Chua’s TV career started at ADS-7, a TV station in Adelaide, Australia, just after he graduated from Adelaide’s King’s College in 1964. He returned to Singapore in 1966 to work for Radio and Television Singapore before leaving for Hong Kong.

Both journeys had their own stories: “I went to Australia because the mother of my Anglican pastor returned to Adelaide and promised to mentor me,” Chua said. “I went to Hong Kong because I didn’t see opportunities in Singapore and by chance I heard that Hong Kong was about to start its first TV station. I applied and got the job to help start up TVB.”

“My interest in television,” he explained, “started in 1963 when I heard that Singapore was about to start its first broadcast TV station.” Chua’s family was in the clothing business, manufacturing their own brand of children’s wear. The only family member in show business, Chua recalled, “was my grandfather on my mother’s side who produced Chinese stage opera, the so-called chiu cho opera.”

In Hong Kong, where he was nicknamed the “Whiz-kid,” Chua launched the variety show Enjoy Yourself Tonight (or EYT) on TVB, which became one of the world’s longest-running live shows, lasting for 28 years. He also produced the Miss Hong Kong beauty pageant show in 1973.

In 1976, Chua was the first to introduce videotapes for home use into Hong Kong and opened a Video Centre to convert Chinese films for VHS and Betamax video players.

When China opened up to foreign TV advertising in 1979, Chua started the first advertising agency, which worked with Guangdong Television (in the province of Guangdong, north of Hong Kong), and promoted Citizen watches.

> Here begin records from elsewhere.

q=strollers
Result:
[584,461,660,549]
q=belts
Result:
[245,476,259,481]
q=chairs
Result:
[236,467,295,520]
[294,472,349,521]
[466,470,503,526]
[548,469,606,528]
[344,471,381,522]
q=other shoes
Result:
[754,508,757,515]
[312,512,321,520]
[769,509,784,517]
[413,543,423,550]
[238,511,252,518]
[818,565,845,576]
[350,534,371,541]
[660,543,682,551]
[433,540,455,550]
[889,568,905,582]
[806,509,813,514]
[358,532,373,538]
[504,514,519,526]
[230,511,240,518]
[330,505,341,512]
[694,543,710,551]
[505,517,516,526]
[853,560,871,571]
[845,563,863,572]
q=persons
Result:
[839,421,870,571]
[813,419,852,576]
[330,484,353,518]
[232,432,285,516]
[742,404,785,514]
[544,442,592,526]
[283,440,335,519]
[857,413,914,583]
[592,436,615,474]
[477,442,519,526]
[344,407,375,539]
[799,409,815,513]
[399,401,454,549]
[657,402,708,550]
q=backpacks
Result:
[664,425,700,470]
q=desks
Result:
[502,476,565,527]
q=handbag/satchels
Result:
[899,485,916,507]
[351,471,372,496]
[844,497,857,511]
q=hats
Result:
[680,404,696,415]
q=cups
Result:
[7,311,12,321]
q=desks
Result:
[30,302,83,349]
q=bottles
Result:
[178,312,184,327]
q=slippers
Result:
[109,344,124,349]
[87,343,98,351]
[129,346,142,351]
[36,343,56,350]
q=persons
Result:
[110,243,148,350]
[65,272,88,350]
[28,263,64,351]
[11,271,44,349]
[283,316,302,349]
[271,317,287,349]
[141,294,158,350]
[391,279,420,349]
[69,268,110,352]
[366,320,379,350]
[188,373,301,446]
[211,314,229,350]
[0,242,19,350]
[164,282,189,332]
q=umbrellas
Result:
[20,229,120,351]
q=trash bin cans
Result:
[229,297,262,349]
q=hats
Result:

In 1983, Chua started to regularly commute between Hong Kong and Singapore, which he did for six years, to run Singapore’s Hoover Live Theatre. The venue, originally called the Shaw Brothers Theatre, was taken over by Chua and his partner CL Ding, and featured local Hong Kong and Taiwanese performances. While going back and forth from Singapore to Hong Kong, Chua also produced Guess Who’s Coming To Yum Cha, an English-language situation comedy for Hong Kong’s TVB Pearl.

In 2003, with his own production company, Chua then produced the interactive quiz show Everyone Wins, which aired in Shanghai, Hong Kong, Taiwan, Singapore, and Vietnam. A year later he created an interactive online TV channel, Health & Lifestyle, which is no longer active.

Chua went back to production in 2015 with the reality show Someone Who Cares for Hong Kong TVB-2. A year earlier he was appointed to the board of advisors of RTHK, Hong Kong’s public broadcaster, which was known as GOW from 1928 until 1976, and now operates seven radio stations and three TV channels.

In 2013, Chua ventured into the food and beverage business by opening the “Tim Ho Wan” restaurant in Singapore, which became a franchise with over 40 outlets throughout Asia. In 2015, Chua opened “A La Bakery” in Hong Kong. In 2016, he acquired the franchise rights for “Kam’s Roast Goose” restaurant in Singapore, and in 2018 he acquired the international franchise rights for the “Ju Xing Home” restaurants.

The popularity of Chua’s restaurants is astonishing. In 2013, during a break from the Asia TV Forum, Chua took a group of Western attendees at the Singapore market to his “Tim Ho Wan” restaurant, where they witnessed a line stretching around the building and what could have been a four-hour wait for a table. Fortunately, the boss’s presence meant that the group didn’t have to wait very long. They were quickly whisked into a private room.